WIEK DZIECKA POWYŻEJ 9 MIESIĄCA ŻYCIA
Jeśli dziecko z jakiegoś powodu zaczyna leczenie lub powtarza leczenie mając więcej niż 8 miesięcy w momencie, w którym zacznie stosować szynę, będzie korzystać z innego protokołu. Jest to związane z dość dobrze rozwiniętą aktywnością dziecka. Często dzieci koło 9 miesiąca zaczynają już wstawać, niektóre próbują chodzić. Natury nie da się zatrzymać: dzieci sobie poradzą z każdą niemalże przeszkodą czy ograniczeniem, znajdując na nie swój sposób. Jednak biorąc pod uwagę właśnie tę aktywność, trzeba znaleźć wyważony sposób na utrzymanie korekcji stopy.
ZALETY PROTOKOŁU
- dobre utrzymanie korekcji, mające wpływ na zmniejszenie ryzyka nawrotu;
- powolne zmniejszanie godzin stosowania szyny z uwzględnieniem coraz większej aktywności dziecka;
- małe ryzyko odrzucenia i nieakceptacji szyny ze względu na szybki przeskok godzinowy: 23/24 godziny –> 8 godzin…5 godzin… 11 godzin…
WAŻNE
Szyna derotacyjna powinna być stosowana nie mniej niż 10 godzin na dobę. Jeśli dziecko jest małe, śpi w ciągu dnia: w czasie każdej drzemki powinna być zastosowana szyna. Drzemki mają takie samo znaczenie jak sen nocny.
Dlaczego?
Dzieci zasypiają mocno i głęboko bardzo szybko. Głęboki sen sprawia, że całe ciało się rozluźnia: nie jest aktywne – nie działają mięśnie, ścięgna, więzadła, bo nie sa wprawione w ruch przez mózg. Każde rozluźnienie stopy podczas snu wymaga zastosowania szyny, nawet jak dziecko śpi 10 minut…
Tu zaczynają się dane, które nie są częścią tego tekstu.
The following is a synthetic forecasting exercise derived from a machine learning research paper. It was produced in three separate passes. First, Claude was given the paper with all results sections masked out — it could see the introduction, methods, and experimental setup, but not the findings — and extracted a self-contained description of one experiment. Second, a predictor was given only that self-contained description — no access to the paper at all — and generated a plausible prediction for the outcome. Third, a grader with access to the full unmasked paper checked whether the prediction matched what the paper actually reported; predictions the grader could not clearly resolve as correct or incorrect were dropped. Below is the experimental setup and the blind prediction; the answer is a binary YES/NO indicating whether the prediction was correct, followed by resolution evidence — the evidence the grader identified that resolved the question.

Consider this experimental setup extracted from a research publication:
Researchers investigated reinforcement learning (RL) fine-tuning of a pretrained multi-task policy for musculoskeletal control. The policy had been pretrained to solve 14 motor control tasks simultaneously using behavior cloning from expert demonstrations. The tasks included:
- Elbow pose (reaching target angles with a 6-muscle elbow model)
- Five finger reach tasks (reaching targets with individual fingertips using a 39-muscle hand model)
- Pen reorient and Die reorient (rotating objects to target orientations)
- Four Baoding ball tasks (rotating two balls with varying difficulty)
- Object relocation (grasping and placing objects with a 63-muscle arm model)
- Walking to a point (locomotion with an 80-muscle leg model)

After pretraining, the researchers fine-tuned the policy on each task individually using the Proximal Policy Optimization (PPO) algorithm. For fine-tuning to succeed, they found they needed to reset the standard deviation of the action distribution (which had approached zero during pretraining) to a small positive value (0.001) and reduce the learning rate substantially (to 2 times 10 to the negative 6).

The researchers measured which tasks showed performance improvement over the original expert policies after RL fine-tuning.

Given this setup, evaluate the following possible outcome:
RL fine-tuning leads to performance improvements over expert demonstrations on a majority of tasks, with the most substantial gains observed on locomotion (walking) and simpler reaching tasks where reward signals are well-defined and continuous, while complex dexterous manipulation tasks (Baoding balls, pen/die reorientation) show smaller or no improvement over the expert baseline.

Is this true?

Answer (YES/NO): NO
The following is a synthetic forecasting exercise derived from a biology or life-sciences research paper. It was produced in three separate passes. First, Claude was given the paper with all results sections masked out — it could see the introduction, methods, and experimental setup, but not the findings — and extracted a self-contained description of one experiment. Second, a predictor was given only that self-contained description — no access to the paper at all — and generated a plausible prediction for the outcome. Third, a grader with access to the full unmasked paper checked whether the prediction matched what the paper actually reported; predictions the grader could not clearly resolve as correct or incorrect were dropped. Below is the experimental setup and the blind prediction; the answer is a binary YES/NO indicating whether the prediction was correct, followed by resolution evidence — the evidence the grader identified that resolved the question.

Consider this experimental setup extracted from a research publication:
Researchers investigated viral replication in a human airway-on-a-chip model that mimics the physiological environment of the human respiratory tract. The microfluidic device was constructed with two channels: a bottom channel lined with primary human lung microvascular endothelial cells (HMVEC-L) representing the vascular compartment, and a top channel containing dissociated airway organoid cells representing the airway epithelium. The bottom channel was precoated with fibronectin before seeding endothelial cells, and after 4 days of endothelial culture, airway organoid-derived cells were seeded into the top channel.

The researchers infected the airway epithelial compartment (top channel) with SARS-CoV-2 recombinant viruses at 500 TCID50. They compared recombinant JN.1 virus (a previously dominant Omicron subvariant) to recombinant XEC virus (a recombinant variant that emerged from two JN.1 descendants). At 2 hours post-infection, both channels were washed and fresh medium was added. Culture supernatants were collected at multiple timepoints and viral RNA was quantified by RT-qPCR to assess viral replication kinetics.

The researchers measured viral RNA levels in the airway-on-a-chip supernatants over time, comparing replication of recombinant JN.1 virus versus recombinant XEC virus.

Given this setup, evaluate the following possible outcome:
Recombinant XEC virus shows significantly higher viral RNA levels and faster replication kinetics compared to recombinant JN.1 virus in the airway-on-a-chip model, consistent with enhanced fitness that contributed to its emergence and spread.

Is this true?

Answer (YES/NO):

PSYCHOLOGICZNE ASPEKTY STOSOWANIA SZYNY
Powyższe treści skupiły się na tym, co stanowi „zewnętrzne” elementy leczenia: szerokość szyny, odpowiednie jej dopasowanie do barków dziecka itp. Pozostaje jednak coś co stanowi element kluczowy na tym etapie leczenia. Jest nim Twoja głowa, Rodzicu!
Bardzo często rodzice dzieląc się z nami, mówią, że „szyna ogranicza dziecko” albo „w tym nie będzie mogło spać lub „moje dziecko cierpi z powodu szyny”. Czasem takie wieści rodzice przynoszą od fizjoterapeutów, rehabilitantów, pediatrów. Nierzadko także ci rodzice są atakowani ze strony własnych rodzin, żeby „nie męczyć dziecka”, „a po co mu/ jej to zakładasz? Przecież ma ładne stopy.” itp.
Rozumiemy wszelkie obawy i jednocześnie pragniemy zapewnić Cię, Rodzicu, że twoja głęboka świadomość oraz Twoje dogłębne zrozumienie stosowania tego sprzętu ortopedycznego, a także Twoje nastawienie jest podstawą dobrego leczenia dziecka. Możemy Ci zagwarantować, że nie jesteś sam na tej drodze – przed Tobą idziemy my jako praktycy, ale także jako baczni obserwatorzy i gwarantujemy, że jeśli szyna jest odpowiednia, a Twoje do niej nastawienie optymistyczne, ta faza leczenia przebiega sprawniej, nawet wtedy, gdy zdarzają się okazjonalne trudności.